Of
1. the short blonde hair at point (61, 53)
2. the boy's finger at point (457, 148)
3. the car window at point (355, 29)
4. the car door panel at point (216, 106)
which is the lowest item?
┄┄┄┄┄┄┄┄┄┄┄┄┄┄┄┄┄┄┄┄
THE EXERCISE
Transcribe the records above word for word, keeping every line in its original order.

ANSWER TO THE EXERCISE
Of
1. the short blonde hair at point (61, 53)
2. the boy's finger at point (457, 148)
3. the car window at point (355, 29)
4. the car door panel at point (216, 106)
which is the lowest item?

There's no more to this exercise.